MATERIAL PROVIDED Start Marker

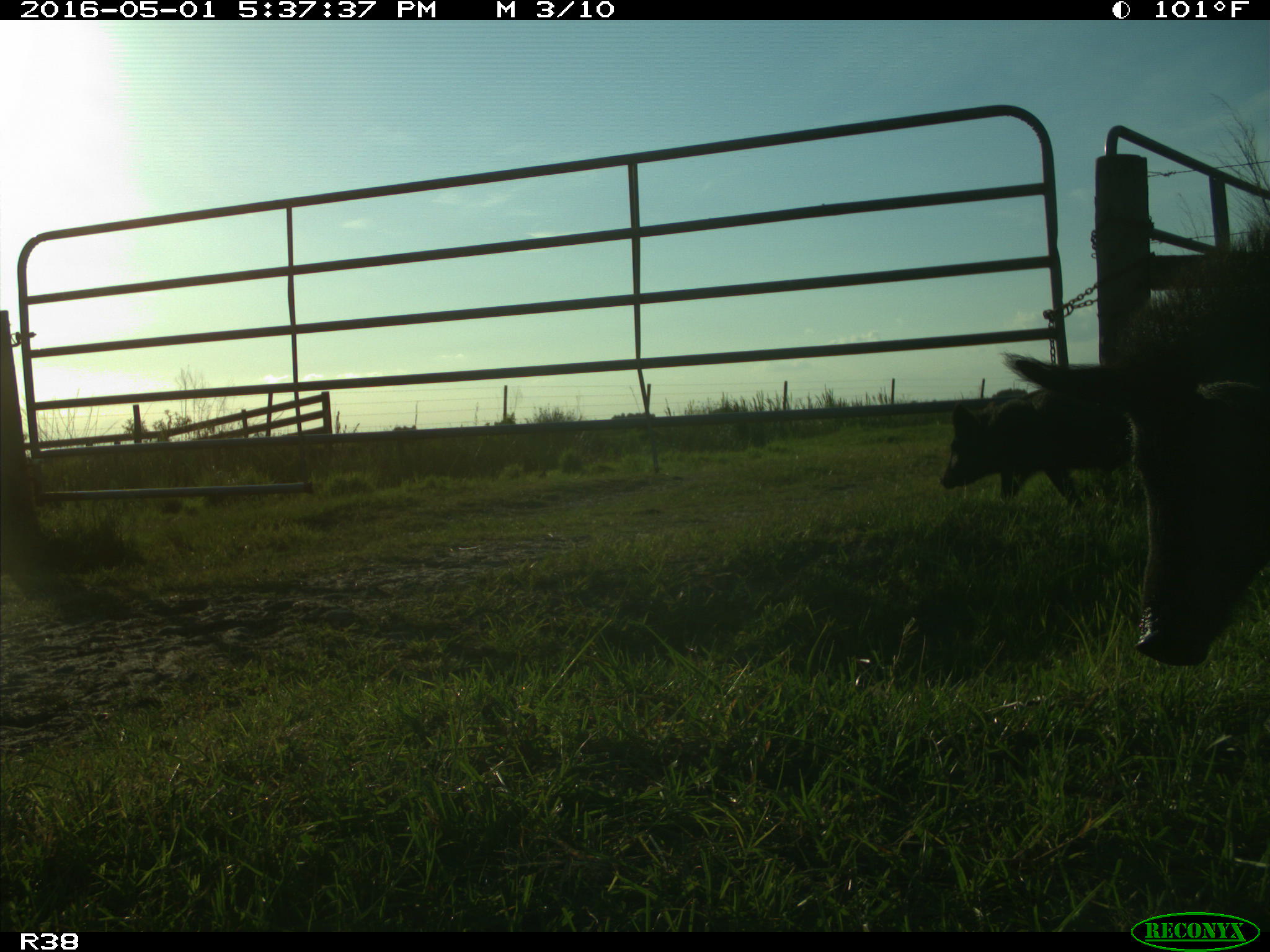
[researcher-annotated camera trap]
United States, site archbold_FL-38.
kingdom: Animalia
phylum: Chordata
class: Mammalia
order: Artiodactyla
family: Suidae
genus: Sus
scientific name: Sus scrofa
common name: wild boar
Sus scrofa (wild boar).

MATERIAL PROVIDED End Marker

**WHAT NEEDS TO BE DONE**
Give the entries again, exactly and in full, with no image included.

**EXERCISE ANSWER**
[researcher-annotated camera trap]
United States, site archbold_FL-38.
kingdom: Animalia
phylum: Chordata
class: Mammalia
order: Artiodactyla
family: Suidae
genus: Sus
scientific name: Sus scrofa
common name: wild boar
Sus scrofa (wild boar).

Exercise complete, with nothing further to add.